— Excerpts from a detection dataset —
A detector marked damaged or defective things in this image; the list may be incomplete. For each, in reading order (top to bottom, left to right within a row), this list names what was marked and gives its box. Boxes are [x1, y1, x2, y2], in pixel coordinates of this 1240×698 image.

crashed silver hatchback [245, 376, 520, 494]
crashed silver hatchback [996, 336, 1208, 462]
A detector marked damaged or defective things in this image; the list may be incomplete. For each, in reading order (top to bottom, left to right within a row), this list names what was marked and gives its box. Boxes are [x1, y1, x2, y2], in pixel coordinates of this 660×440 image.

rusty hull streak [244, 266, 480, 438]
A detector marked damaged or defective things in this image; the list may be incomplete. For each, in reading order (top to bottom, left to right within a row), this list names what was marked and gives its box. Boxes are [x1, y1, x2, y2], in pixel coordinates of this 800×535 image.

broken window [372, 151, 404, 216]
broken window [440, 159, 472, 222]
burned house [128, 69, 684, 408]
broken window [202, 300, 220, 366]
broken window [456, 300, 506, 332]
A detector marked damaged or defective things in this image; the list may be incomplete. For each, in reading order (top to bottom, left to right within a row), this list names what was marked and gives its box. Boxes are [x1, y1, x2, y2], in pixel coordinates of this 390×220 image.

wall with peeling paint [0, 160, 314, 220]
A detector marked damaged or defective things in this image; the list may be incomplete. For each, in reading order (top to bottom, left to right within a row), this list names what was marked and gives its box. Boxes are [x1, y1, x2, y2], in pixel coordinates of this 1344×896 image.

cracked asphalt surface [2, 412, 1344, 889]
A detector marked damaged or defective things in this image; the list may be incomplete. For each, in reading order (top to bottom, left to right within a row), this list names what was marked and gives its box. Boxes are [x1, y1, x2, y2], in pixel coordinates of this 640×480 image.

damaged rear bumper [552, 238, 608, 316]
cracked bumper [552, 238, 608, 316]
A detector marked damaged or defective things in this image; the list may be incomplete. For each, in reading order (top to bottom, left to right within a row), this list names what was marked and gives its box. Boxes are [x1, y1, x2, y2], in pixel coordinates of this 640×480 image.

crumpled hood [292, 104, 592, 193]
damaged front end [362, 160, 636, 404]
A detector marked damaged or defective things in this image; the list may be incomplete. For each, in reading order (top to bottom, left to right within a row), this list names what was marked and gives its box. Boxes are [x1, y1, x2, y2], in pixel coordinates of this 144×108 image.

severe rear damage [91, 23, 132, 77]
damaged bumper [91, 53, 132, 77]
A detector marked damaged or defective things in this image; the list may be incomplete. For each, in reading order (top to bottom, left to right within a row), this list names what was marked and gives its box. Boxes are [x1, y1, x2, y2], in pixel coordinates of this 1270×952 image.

— Given request —
Reproduce every line of the records above without changing a single character.

— Exercise response —
A detector marked damaged or defective things in this image; the list may be incomplete. For each, in reading order (top to bottom, left to right within a row), this list names what was marked and gives its box. Boxes are [x1, y1, x2, y2], in pixel coordinates of this 1240×698 image.

crashed silver hatchback [245, 376, 520, 494]
crashed silver hatchback [996, 336, 1208, 462]
A detector marked damaged or defective things in this image; the list may be incomplete. For each, in reading order (top to bottom, left to right within a row), this list names what was marked and gives its box. Boxes are [x1, y1, x2, y2], in pixel coordinates of this 660×440 image.

rusty hull streak [244, 266, 480, 438]
A detector marked damaged or defective things in this image; the list may be incomplete. For each, in reading order (top to bottom, left to right within a row), this list names what was marked and gives its box. Boxes are [x1, y1, x2, y2], in pixel coordinates of this 800×535 image.

broken window [372, 151, 404, 216]
broken window [440, 159, 472, 222]
burned house [128, 69, 684, 408]
broken window [202, 300, 220, 366]
broken window [456, 300, 506, 332]
A detector marked damaged or defective things in this image; the list may be incomplete. For each, in reading order (top to bottom, left to right within a row), this list names what was marked and gives its box. Boxes are [x1, y1, x2, y2], in pixel coordinates of this 390×220 image.

wall with peeling paint [0, 160, 314, 220]
A detector marked damaged or defective things in this image; the list may be incomplete. For each, in reading order (top to bottom, left to right within a row), this list names what was marked and gives its box. Boxes are [x1, y1, x2, y2], in pixel coordinates of this 1344×896 image.

cracked asphalt surface [2, 412, 1344, 889]
A detector marked damaged or defective things in this image; the list may be incomplete. For each, in reading order (top to bottom, left to right within a row), this list names what was marked and gives its box. Boxes are [x1, y1, x2, y2], in pixel coordinates of this 640×480 image.

damaged rear bumper [552, 238, 608, 316]
cracked bumper [552, 238, 608, 316]
A detector marked damaged or defective things in this image; the list may be incomplete. For each, in reading order (top to bottom, left to right within a row), this list names what was marked and gives its box. Boxes are [x1, y1, x2, y2], in pixel coordinates of this 640×480 image.

crumpled hood [292, 104, 592, 193]
damaged front end [362, 160, 636, 404]
A detector marked damaged or defective things in this image; the list may be incomplete. For each, in reading order (top to bottom, left to right within a row), this list names what was marked and gives its box. Boxes are [x1, y1, x2, y2], in pixel coordinates of this 144×108 image.

severe rear damage [91, 23, 132, 77]
damaged bumper [91, 53, 132, 77]
A detector marked damaged or defective things in this image; the list may be incomplete. For each, in reading order (top to bottom, left to right within a row), this list names what was marked and gives its box. Boxes are [x1, y1, x2, y2], in pixel coordinates of this 1270×952 image.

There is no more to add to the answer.